EXERCICES À RÉALISER:
(1) Reproduisez le passage de l'extrait sur les chansons engagées en commençant par "Ainsi, rappeurs et" et en allant jusqu'à "une musique embarrassante.".
(2) Traduisez en anglais cette phrase de l'extrait sur les chansons engagées : « Ces rappeurs et reggae-men s’affichaient dès lors comme des porte-voix de la détresse d’une jeunesse oubliée et d’un peuple méprisé. »

EXTRAIT PRÉSENTÉ:
Des titres comme : Le système du vampire (Black So Man), Directeur voleur (Zedess), Ici au Faso la vie est dure (Wemteng Clan), Rebelles (OBC), Norbert Zongo (Artistes unis pour Norbert Zongo), Votez pour moi (Smockey), Ça va aller (Basic Soul), etc., étaient là pour dépeindre la dure réalité du quotidien du peuple ainsi que la nature oppressive du régime. Ces rappeurs et reggae-men s’affichaient dès lors comme des porte-voix de la détresse d’une jeunesse oubliée et d’un peuple méprisé. Ils réveillaient les consciences endormies et mieux, encourageaient la jeunesse à résister et surtout à s’engager pour la lutte.

Deuxièmement, ces chansons engagées terrifiaient l’adversaire, troublaient son sommeil, et pire affectaient négativement son moral. Croyant reprendre la main, le régime à un certain moment, a opté pour la censure de certaines chansons. Mais c’était peine perdue puisque toute censure d’une œuvre musicale amplifie le buzz autour de l’artiste et provoque encore plus la curiosité du public pour l’œuvre en question. De plus, grâce à Internet, l’impact de la censure est quasi nul car toute personne connectée peut toujours écouter et télécharger la chanson de son choix.

Ainsi, rappeurs et reggae-men ont-ils continué résolument «à mettre du sable dans « l’attiéké »» de nos dirigeants en dépeignant leurs forfaitures dans leurs chansons, clips vidéos, et surtout en public. Aussi, toute tribune qui leur était offerte était une opportunité pour passer un message de dénonciation et d’avertissement à l’endroit des dirigeants. On se souviendra toujours de la réaction de Smockey aux koras 2010 en présence de Blaise Compaoré et son épouse !! L’impact a été vite ressenti si bien que certains hommes politiques ou fonctionnaires corrompus s’abstenaient de plus en plus de se pavaner dans certains lieux publics craignant que le DJ du coin ne joue une musique embarrassante.

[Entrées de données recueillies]
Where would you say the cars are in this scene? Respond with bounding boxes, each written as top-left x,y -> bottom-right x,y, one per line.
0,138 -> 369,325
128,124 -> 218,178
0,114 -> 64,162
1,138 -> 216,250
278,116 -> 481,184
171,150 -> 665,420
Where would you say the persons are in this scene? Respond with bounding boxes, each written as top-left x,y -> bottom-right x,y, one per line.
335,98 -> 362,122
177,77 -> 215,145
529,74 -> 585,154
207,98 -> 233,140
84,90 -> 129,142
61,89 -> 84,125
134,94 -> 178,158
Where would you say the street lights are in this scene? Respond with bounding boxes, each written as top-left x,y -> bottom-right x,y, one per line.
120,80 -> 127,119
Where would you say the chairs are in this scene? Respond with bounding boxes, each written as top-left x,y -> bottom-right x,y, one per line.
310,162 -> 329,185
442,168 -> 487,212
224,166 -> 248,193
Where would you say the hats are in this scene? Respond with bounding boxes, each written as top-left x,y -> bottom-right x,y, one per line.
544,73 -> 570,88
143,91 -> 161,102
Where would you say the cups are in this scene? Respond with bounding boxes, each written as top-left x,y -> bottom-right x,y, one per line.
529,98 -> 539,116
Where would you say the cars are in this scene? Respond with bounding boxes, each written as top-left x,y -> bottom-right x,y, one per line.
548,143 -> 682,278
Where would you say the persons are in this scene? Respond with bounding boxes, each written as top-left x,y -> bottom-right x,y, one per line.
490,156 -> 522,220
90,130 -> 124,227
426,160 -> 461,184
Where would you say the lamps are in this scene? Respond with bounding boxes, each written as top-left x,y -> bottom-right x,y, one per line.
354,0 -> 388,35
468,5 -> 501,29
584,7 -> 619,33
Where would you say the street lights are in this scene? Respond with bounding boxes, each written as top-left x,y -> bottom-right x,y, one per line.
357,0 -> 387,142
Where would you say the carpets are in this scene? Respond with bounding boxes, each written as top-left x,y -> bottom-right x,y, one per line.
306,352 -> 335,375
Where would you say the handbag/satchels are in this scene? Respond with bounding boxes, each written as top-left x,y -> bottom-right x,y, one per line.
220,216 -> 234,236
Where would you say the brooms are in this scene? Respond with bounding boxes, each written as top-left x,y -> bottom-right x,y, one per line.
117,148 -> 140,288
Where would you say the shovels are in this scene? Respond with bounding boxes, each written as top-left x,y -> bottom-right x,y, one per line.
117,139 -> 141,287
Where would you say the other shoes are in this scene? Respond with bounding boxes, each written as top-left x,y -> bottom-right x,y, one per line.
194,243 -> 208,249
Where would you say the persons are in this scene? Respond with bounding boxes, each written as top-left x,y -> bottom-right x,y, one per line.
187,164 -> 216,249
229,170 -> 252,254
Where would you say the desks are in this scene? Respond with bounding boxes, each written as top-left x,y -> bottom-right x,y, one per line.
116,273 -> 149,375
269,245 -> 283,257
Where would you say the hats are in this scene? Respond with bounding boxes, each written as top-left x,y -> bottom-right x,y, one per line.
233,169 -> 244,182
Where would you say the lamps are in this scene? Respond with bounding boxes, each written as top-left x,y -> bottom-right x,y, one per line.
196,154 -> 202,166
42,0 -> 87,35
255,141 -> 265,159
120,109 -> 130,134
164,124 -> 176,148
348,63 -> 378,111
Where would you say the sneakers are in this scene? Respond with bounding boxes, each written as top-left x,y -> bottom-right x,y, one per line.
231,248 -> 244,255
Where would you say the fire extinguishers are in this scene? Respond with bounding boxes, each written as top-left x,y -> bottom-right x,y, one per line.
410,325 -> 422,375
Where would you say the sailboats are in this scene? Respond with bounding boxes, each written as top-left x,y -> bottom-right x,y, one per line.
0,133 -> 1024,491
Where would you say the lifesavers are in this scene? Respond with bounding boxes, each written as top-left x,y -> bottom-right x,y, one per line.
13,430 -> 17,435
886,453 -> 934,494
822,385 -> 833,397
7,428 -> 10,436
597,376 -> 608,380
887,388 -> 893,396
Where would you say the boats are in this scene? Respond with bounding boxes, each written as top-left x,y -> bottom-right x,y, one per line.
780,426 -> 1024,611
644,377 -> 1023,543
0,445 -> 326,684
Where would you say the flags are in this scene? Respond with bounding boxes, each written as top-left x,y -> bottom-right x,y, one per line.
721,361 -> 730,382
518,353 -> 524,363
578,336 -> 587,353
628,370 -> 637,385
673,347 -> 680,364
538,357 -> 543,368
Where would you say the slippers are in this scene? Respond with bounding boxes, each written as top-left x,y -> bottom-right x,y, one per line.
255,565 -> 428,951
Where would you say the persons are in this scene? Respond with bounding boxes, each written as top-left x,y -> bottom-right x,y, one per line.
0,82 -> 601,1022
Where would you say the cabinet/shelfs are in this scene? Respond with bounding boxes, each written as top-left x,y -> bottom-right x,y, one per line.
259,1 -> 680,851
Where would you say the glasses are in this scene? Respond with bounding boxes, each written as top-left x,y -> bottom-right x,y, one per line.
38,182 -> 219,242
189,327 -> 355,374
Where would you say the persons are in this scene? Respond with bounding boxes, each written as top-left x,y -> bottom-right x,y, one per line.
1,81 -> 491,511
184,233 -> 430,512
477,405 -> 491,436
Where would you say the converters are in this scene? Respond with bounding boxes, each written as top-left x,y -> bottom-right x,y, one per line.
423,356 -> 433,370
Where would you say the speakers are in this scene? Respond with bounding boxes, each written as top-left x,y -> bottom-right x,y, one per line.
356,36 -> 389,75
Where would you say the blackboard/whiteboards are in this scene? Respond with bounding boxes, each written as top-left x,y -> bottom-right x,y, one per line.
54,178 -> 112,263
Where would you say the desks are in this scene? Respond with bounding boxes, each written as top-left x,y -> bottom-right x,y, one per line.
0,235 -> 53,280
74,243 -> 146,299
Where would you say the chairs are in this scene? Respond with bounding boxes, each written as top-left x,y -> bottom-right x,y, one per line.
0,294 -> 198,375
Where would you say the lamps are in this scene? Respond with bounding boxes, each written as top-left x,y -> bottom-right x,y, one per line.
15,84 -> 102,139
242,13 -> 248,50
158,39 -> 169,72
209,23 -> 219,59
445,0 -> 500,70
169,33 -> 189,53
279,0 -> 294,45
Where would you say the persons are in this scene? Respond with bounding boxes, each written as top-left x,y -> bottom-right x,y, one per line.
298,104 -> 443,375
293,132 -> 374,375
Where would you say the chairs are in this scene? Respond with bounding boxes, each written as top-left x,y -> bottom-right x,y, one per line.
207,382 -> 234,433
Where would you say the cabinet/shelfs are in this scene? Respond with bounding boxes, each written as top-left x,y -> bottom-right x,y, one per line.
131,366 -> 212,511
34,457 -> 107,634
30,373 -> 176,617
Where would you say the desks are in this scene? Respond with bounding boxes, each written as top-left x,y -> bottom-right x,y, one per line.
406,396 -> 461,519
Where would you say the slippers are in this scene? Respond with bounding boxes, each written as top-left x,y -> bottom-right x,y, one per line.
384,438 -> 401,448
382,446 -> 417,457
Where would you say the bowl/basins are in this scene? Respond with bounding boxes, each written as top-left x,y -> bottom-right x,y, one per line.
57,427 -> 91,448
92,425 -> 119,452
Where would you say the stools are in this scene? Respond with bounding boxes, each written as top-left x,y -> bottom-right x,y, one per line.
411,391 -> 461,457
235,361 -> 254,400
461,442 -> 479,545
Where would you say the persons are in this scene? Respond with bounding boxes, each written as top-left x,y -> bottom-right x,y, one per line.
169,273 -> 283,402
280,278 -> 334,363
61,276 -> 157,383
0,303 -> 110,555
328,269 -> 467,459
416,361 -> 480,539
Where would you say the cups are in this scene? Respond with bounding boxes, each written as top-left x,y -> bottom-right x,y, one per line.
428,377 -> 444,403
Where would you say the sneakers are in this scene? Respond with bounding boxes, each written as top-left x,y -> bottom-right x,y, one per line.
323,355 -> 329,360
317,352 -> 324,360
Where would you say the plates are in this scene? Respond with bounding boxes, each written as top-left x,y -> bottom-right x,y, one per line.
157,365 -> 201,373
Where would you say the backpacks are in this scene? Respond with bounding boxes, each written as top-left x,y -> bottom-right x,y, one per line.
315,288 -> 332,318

RÉPONSES ATTENDUES:
(1)
Ainsi, rappeurs et reggae-men ont-ils continué résolument «à mettre du sable dans « l’attiéké »» de nos dirigeants en dépeignant leurs forfaitures dans leurs chansons, clips vidéos, et surtout en public. Aussi, toute tribune qui leur était offerte était une opportunité pour passer un message de dénonciation et d’avertissement à l’endroit des dirigeants. On se souviendra toujours de la réaction de Smockey aux koras 2010 en présence de Blaise Compaoré et son épouse !! L’impact a été vite ressenti si bien que certains hommes politiques ou fonctionnaires corrompus s’abstenaient de plus en plus de se pavaner dans certains lieux publics craignant que le DJ du coin ne joue une musique embarrassante.

(2) From then on, these rappers and reggae artists presented themselves as mouthpieces for the distress of a forgotten youth and a scorned people.